Funded in part by a 2012 Young Investigator Award, Tao Sun, PhD, completed a study in Dr. Joshua Rubin’s laboratory at Washington University with a great potential to advance current understanding of tumor forming processes related to NF1, and may also provide useful insights into the basis for sex difference in other human diseases. Dr. Sun and colleagues found that retinoblastoma protein (RB), a protein known to reduce cancer risk, is significantly less active in male brain cells than in female brain cells in a mouse model of brain cancer. Dr. Sun’s finding may explain why brain cancers are more common in men than in women and it holds tremendous potential to advance our understanding in human cancer formation and treatment. Dr. Sun is the leading author of the following article detailing the study:

Click here to read the published article in The Journal of Clinical Investigation.

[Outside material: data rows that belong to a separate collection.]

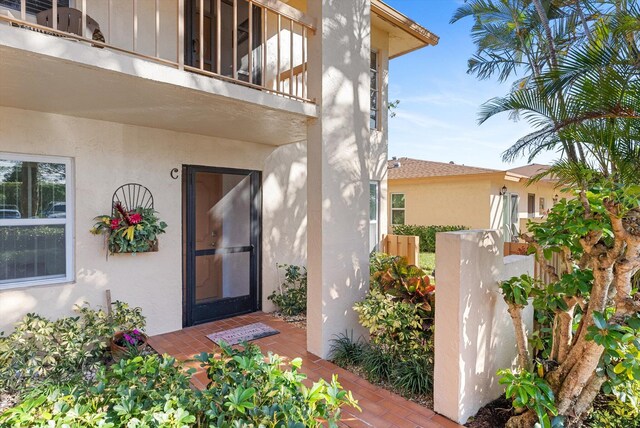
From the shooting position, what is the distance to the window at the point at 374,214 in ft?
26.2

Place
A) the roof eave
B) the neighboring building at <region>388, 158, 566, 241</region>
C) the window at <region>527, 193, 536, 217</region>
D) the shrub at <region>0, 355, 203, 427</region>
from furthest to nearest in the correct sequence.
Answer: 1. the window at <region>527, 193, 536, 217</region>
2. the neighboring building at <region>388, 158, 566, 241</region>
3. the roof eave
4. the shrub at <region>0, 355, 203, 427</region>

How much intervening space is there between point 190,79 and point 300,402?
299cm

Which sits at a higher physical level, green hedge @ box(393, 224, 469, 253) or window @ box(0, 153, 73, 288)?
window @ box(0, 153, 73, 288)

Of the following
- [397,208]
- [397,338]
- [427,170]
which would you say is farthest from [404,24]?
[397,208]

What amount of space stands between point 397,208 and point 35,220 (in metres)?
14.5

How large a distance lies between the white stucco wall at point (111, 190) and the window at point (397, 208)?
1210cm

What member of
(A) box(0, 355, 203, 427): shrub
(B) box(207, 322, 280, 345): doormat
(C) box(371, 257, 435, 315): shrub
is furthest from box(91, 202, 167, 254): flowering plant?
(C) box(371, 257, 435, 315): shrub

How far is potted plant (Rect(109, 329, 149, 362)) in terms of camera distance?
397 cm

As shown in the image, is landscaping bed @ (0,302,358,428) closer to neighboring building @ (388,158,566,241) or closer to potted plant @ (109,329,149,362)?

Also part of his CTF-funded research, Dr. Sun participated in a multi-center study that looked for potential genetic modifiers for NF1-associated optic nerve gliomas. Using SNP array analysis with DNA specimens from NF1 patients, the researchers established a sex-specific role of cyclic AMP (cAMP) signaling pathways in NF1 gliomagenesis. Dr. Sun is a co-first author of the following published article:

Click here to read the abstract in Cancer Research.

The Young Investigator Awards (YIA) provide two-year awards to young scientists early in their careers, bringing them into the NF field and helping to establish them as independent investigators. Though a number of YIAs have made significant research findings and made notable publications, the main function of the YIA program has been as a ‘seeding mechanism’ for researchers who went on to secure larger grants from NIH and CDMRP NFRP. The Foundation’s “seeding” of the NF field with new talent has been hailed as a key reason why NF research has grown rapidly in the past 25+ years.